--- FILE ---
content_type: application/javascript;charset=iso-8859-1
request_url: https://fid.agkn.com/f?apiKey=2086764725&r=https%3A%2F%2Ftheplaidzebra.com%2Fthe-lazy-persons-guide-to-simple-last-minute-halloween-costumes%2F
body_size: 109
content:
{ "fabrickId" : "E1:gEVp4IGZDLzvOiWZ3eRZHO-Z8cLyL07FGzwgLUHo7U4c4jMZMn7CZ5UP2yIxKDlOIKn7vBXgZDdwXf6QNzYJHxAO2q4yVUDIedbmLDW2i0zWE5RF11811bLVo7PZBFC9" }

☆ ☆ ☆ ☆

Task:
Copy each line exactly, from the line containing "body_size: 109" down to the last line of the material, and no other lines.

Result for this task:
body_size: 109
content:
{ "fabrickId" : "E1:gEVp4IGZDLzvOiWZ3eRZHO-Z8cLyL07FGzwgLUHo7U4c4jMZMn7CZ5UP2yIxKDlOIKn7vBXgZDdwXf6QNzYJHxAO2q4yVUDIedbmLDW2i0zWE5RF11811bLVo7PZBFC9" }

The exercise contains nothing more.